> **TASK REQUIREMENTS**: Could you give the records below again exactly as they stand?

> **AVAILABLE RECORDS**:

Start of Block

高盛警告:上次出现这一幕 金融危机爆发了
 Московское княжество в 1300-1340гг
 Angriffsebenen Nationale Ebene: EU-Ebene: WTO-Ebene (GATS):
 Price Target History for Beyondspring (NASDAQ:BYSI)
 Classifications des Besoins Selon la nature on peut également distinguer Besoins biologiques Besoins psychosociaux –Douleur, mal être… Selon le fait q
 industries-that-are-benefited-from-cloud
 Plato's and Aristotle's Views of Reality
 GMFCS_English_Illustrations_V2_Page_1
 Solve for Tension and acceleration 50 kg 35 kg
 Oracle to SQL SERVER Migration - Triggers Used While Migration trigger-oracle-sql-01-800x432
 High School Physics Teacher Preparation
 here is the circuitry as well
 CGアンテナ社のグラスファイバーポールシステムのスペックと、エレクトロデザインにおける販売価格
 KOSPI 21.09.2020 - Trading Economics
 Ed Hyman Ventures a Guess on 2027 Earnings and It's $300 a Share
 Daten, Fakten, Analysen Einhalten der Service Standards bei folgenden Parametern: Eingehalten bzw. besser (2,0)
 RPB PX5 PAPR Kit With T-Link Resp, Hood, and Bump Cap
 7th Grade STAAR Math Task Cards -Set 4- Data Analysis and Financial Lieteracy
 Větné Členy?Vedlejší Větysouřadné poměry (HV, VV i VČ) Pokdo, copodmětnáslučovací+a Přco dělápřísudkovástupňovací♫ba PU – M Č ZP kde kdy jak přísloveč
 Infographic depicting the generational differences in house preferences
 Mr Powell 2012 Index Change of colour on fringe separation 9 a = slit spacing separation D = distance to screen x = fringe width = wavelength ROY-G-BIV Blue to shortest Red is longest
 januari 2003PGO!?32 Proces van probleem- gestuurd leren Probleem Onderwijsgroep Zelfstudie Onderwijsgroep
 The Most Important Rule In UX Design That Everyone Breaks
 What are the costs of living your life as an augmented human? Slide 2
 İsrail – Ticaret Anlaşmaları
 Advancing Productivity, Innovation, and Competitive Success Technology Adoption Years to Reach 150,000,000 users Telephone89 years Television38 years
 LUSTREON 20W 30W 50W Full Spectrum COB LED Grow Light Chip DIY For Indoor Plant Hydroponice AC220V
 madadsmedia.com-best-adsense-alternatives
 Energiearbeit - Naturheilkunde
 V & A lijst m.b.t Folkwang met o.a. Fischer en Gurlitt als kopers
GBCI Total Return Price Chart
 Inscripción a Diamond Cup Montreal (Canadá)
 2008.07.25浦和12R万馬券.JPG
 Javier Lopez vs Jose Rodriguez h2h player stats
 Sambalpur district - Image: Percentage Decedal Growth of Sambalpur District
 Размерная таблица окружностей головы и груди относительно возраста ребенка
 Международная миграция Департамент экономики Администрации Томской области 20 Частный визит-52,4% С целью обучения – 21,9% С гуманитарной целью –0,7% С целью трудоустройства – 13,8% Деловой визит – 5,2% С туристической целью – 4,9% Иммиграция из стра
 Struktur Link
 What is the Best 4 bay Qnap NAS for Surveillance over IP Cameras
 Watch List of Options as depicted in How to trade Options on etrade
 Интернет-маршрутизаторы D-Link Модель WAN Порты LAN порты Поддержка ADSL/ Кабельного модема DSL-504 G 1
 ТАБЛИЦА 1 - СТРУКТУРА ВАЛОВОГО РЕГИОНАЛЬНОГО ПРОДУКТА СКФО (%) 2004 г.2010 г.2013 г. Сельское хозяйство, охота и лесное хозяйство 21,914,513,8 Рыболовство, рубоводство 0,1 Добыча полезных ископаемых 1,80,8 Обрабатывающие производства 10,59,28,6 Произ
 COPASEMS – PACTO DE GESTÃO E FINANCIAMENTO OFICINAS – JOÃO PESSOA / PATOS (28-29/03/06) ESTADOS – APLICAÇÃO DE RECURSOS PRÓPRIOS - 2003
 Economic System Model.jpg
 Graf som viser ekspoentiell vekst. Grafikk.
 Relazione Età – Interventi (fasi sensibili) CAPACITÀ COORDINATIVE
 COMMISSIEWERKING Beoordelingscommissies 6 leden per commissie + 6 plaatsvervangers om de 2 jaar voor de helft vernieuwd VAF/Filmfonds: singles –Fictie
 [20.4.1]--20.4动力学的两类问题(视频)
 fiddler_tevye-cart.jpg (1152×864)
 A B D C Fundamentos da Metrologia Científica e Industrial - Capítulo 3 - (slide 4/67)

End of Block

> **SOLUTION TO THIS TASK**:
高盛警告:上次出现这一幕 金融危机爆发了
 Московское княжество в 1300-1340гг
 Angriffsebenen Nationale Ebene: EU-Ebene: WTO-Ebene (GATS):
 Price Target History for Beyondspring (NASDAQ:BYSI)
 Classifications des Besoins Selon la nature on peut également distinguer Besoins biologiques Besoins psychosociaux –Douleur, mal être… Selon le fait q
 industries-that-are-benefited-from-cloud
 Plato's and Aristotle's Views of Reality
 GMFCS_English_Illustrations_V2_Page_1
 Solve for Tension and acceleration 50 kg 35 kg
 Oracle to SQL SERVER Migration - Triggers Used While Migration trigger-oracle-sql-01-800x432
 High School Physics Teacher Preparation
 here is the circuitry as well
 CGアンテナ社のグラスファイバーポールシステムのスペックと、エレクトロデザインにおける販売価格
 KOSPI 21.09.2020 - Trading Economics
 Ed Hyman Ventures a Guess on 2027 Earnings and It's $300 a Share
 Daten, Fakten, Analysen Einhalten der Service Standards bei folgenden Parametern: Eingehalten bzw. besser (2,0)
 RPB PX5 PAPR Kit With T-Link Resp, Hood, and Bump Cap
 7th Grade STAAR Math Task Cards -Set 4- Data Analysis and Financial Lieteracy
 Větné Členy?Vedlejší Větysouřadné poměry (HV, VV i VČ) Pokdo, copodmětnáslučovací+a Přco dělápřísudkovástupňovací♫ba PU – M Č ZP kde kdy jak přísloveč
 Infographic depicting the generational differences in house preferences
 Mr Powell 2012 Index Change of colour on fringe separation 9 a = slit spacing separation D = distance to screen x = fringe width = wavelength ROY-G-BIV Blue to shortest Red is longest
 januari 2003PGO!?32 Proces van probleem- gestuurd leren Probleem Onderwijsgroep Zelfstudie Onderwijsgroep
 The Most Important Rule In UX Design That Everyone Breaks
 What are the costs of living your life as an augmented human? Slide 2
 İsrail – Ticaret Anlaşmaları
 Advancing Productivity, Innovation, and Competitive Success Technology Adoption Years to Reach 150,000,000 users Telephone89 years Television38 years
 LUSTREON 20W 30W 50W Full Spectrum COB LED Grow Light Chip DIY For Indoor Plant Hydroponice AC220V
 madadsmedia.com-best-adsense-alternatives
 Energiearbeit - Naturheilkunde
 V & A lijst m.b.t Folkwang met o.a. Fischer en Gurlitt als kopers
GBCI Total Return Price Chart
 Inscripción a Diamond Cup Montreal (Canadá)
 2008.07.25浦和12R万馬券.JPG
 Javier Lopez vs Jose Rodriguez h2h player stats
 Sambalpur district - Image: Percentage Decedal Growth of Sambalpur District
 Размерная таблица окружностей головы и груди относительно возраста ребенка
 Международная миграция Департамент экономики Администрации Томской области 20 Частный визит-52,4% С целью обучения – 21,9% С гуманитарной целью –0,7% С целью трудоустройства – 13,8% Деловой визит – 5,2% С туристической целью – 4,9% Иммиграция из стра
 Struktur Link
 What is the Best 4 bay Qnap NAS for Surveillance over IP Cameras
 Watch List of Options as depicted in How to trade Options on etrade
 Интернет-маршрутизаторы D-Link Модель WAN Порты LAN порты Поддержка ADSL/ Кабельного модема DSL-504 G 1
 ТАБЛИЦА 1 - СТРУКТУРА ВАЛОВОГО РЕГИОНАЛЬНОГО ПРОДУКТА СКФО (%) 2004 г.2010 г.2013 г. Сельское хозяйство, охота и лесное хозяйство 21,914,513,8 Рыболовство, рубоводство 0,1 Добыча полезных ископаемых 1,80,8 Обрабатывающие производства 10,59,28,6 Произ
 COPASEMS – PACTO DE GESTÃO E FINANCIAMENTO OFICINAS – JOÃO PESSOA / PATOS (28-29/03/06) ESTADOS – APLICAÇÃO DE RECURSOS PRÓPRIOS - 2003
 Economic System Model.jpg
 Graf som viser ekspoentiell vekst. Grafikk.
 Relazione Età – Interventi (fasi sensibili) CAPACITÀ COORDINATIVE
 COMMISSIEWERKING Beoordelingscommissies 6 leden per commissie + 6 plaatsvervangers om de 2 jaar voor de helft vernieuwd VAF/Filmfonds: singles –Fictie
 [20.4.1]--20.4动力学的两类问题(视频)
 fiddler_tevye-cart.jpg (1152×864)
 A B D C Fundamentos da Metrologia Científica e Industrial - Capítulo 3 - (slide 4/67)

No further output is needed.